Dependência química, uma doença revestida de preconceito, ignorância ou descaso

Tempo de leitura: 4 minutos

Segundo Renata Vilhena Silva, advogada especialista em direito à saúde, bacharel em Direito pela PUC-Campinas, especialista em Direito Processual Civil pelo COGEAE (PUC/SP) e pelo CEU – Centro de Extensão Universitária, as operadoras de saúde não estão preparadas para acolher os casos de dependência química, o alcoolismo ou transtornos mentais, como o autismo, a ansiedade, depressão, esquizofrenia, bipolaridade e compulsões – e muitas vezes se recusam a tratá-los.

De acordo com texto de Renata publicado no jornal Estadão, tais transtornos ainda são revestidos de preconceito, ignorância ou descaso e, por isso, não são entendidas como doenças que necessitam de cuidados especiais ininterruptos, com tratamento multidisciplinar.

Renata, que é autora das publicações Planos de Saúde: Questões atuais no Tribunal de Justiça de São Paulo, volumes I e II, lembra que a recusa de tratamento integral desobedece à lei e a não inclusão no rol de doenças crônicas deixa indivíduos e famílias desassistidas.

“A Política Pública de Saúde Mental no Brasil é recente e prevê redes de cuidados, mesmo quando os gestores admitem que faltam leitos hospitalares e tratamentos adequados”, escreveu ela.

Com relação à maioria das operadoras de saúde, “que são pagas para dar respaldo à saúde dos clientes”, Renata alerta que só acatam terapêuticas ou internação se o beneficiário tiver um pedido médico, “com a descrição do CID (Classificação Estatística Internacional de Doenças e Problemas Relacionados com a Saúde) e, ainda, se a cobertura (ambulatorial, hospitalar, por exemplo) da doença, descrita em contrato, for pertinente ao paciente. Algumas interrompem a assistência depois de 30 dias de internação, exigindo que o usuário arque com o sistema de coparticipação de 50%, embora o direito ao tratamento integral esteja garantido pela Constituição, na Lei 9.656/1998”.

ENUNCIADO DA TAREFA.
Responda com base no trecho sobre dependência química:
(a) Em que jornal foi publicado o texto de Renata?
(b) Depois de quantos dias de internação algumas operadoras interrompem a assistência?
(c) Que lei é citada como garantia do direito ao tratamento integral?
As linhas a seguir não têm relação com o trecho sobre dependência química.

LINHAS EXIBIDAS.
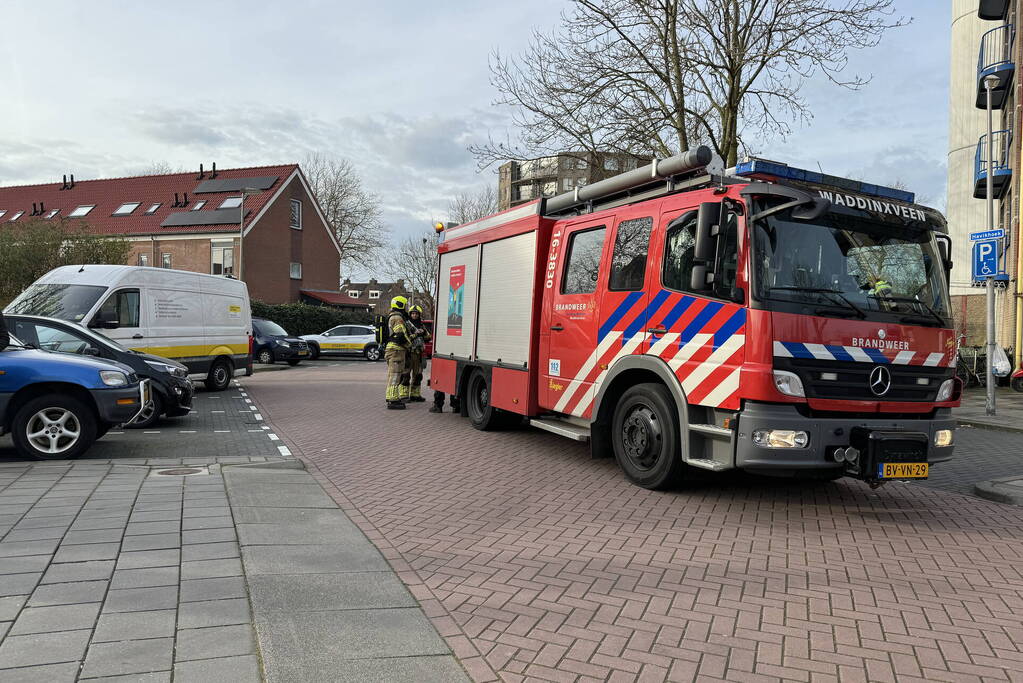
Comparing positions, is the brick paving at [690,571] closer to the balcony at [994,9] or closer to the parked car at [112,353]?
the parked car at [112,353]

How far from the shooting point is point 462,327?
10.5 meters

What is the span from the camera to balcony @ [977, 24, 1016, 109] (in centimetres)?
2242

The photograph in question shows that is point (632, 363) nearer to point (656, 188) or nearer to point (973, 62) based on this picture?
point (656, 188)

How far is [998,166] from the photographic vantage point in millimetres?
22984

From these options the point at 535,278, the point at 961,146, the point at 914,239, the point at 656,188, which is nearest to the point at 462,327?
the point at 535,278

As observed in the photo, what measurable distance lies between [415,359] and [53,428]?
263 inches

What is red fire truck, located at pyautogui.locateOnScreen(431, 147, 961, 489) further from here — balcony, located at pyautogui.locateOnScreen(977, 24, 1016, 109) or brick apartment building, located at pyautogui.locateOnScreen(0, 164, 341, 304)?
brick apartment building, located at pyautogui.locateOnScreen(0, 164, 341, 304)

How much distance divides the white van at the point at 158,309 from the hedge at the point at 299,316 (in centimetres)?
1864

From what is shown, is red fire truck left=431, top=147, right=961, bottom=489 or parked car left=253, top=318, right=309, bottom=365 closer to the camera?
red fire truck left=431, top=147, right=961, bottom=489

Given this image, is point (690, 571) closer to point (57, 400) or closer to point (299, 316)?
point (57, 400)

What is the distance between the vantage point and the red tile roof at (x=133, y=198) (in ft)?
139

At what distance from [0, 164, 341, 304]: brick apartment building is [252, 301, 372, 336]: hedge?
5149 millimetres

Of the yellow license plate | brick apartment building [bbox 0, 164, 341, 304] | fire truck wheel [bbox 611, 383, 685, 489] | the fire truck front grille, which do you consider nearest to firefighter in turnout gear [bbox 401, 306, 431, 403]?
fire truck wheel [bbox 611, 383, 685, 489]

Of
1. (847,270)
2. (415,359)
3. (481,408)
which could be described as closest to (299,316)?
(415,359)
---
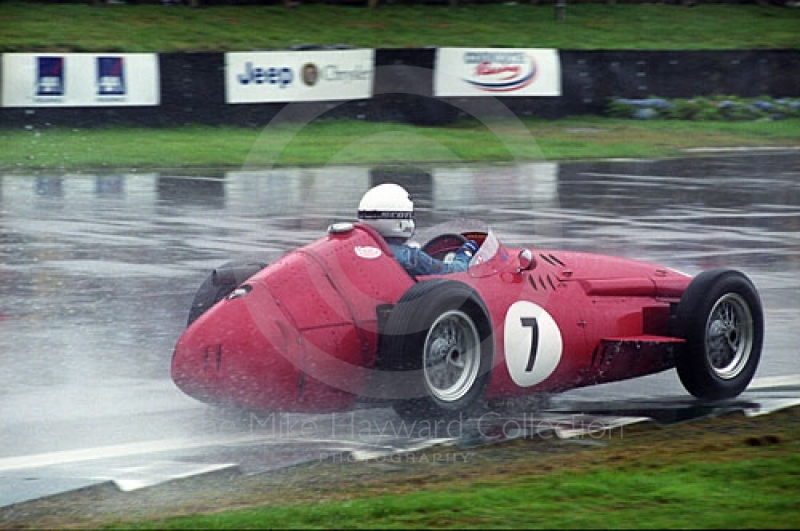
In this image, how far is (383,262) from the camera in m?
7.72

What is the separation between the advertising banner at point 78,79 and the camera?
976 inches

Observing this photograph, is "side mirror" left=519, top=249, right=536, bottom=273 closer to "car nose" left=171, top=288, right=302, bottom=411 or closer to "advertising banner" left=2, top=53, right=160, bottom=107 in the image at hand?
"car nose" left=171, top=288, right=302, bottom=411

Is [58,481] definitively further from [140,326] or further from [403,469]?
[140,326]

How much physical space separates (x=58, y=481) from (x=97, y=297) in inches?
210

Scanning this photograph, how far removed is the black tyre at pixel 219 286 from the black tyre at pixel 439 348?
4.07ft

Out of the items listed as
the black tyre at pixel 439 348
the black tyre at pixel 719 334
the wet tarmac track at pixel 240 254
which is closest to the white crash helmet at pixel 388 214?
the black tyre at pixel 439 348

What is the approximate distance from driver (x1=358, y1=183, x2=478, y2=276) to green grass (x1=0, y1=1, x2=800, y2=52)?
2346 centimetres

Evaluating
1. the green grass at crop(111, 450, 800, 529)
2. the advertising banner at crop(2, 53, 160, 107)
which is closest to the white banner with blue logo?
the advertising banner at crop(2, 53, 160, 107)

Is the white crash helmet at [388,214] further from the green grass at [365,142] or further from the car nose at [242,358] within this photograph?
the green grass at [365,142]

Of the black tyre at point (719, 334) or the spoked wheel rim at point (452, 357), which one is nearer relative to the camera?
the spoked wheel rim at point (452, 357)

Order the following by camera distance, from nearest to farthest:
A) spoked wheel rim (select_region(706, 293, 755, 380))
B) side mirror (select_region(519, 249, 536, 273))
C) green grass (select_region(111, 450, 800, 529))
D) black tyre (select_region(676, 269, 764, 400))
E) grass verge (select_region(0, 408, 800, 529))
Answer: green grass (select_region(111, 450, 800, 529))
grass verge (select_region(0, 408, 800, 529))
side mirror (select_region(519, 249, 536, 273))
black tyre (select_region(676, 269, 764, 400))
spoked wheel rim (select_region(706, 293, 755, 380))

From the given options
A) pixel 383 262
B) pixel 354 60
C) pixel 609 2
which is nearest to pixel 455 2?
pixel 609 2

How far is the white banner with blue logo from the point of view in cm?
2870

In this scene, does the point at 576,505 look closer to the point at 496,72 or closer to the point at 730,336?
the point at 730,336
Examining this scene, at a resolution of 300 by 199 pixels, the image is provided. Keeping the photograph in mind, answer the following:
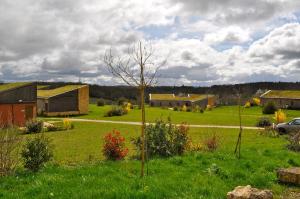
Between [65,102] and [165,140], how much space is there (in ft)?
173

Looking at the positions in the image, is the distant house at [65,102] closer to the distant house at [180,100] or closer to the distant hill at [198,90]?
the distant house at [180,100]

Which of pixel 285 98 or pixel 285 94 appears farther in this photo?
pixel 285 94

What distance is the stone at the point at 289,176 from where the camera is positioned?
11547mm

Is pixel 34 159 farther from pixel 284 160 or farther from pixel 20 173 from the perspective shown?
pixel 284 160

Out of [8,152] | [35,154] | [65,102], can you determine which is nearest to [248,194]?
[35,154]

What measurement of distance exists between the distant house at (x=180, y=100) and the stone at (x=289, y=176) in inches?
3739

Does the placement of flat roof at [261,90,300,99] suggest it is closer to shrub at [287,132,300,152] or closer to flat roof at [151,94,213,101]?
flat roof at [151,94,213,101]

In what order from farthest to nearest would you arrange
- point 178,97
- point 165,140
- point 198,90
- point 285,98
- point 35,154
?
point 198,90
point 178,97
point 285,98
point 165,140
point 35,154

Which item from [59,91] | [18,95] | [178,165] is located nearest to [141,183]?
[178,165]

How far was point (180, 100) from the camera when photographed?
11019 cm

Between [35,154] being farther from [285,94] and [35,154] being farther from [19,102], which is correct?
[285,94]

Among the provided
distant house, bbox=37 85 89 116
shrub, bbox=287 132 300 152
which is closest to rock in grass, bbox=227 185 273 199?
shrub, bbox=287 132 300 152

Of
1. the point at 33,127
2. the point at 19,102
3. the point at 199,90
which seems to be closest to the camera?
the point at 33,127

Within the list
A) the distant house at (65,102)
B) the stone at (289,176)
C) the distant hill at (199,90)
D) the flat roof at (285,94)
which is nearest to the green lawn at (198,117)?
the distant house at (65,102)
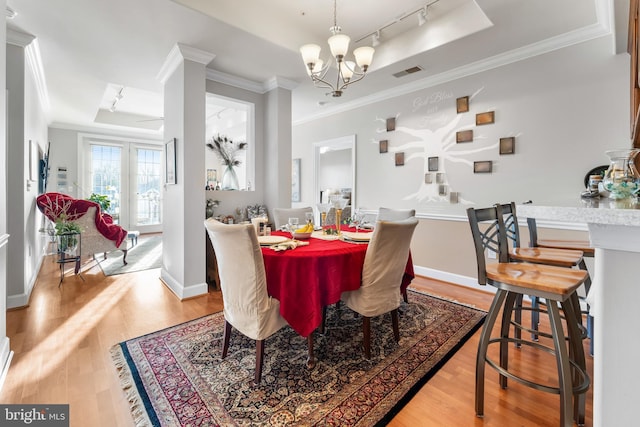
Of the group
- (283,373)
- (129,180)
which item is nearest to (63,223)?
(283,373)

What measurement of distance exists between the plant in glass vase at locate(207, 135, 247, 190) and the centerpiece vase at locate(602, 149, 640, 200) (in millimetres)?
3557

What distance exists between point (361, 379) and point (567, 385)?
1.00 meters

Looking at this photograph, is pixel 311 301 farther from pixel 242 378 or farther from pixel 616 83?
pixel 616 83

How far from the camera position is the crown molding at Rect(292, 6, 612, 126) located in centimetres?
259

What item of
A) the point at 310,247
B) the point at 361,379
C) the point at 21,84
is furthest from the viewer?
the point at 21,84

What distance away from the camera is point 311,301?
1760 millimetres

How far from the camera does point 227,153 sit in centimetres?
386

RESPOSTA DO EXERCÍCIO.
(a) No jornal Estadão.
(b) Depois de 30 dias.
(c) A Lei 9.656/1998.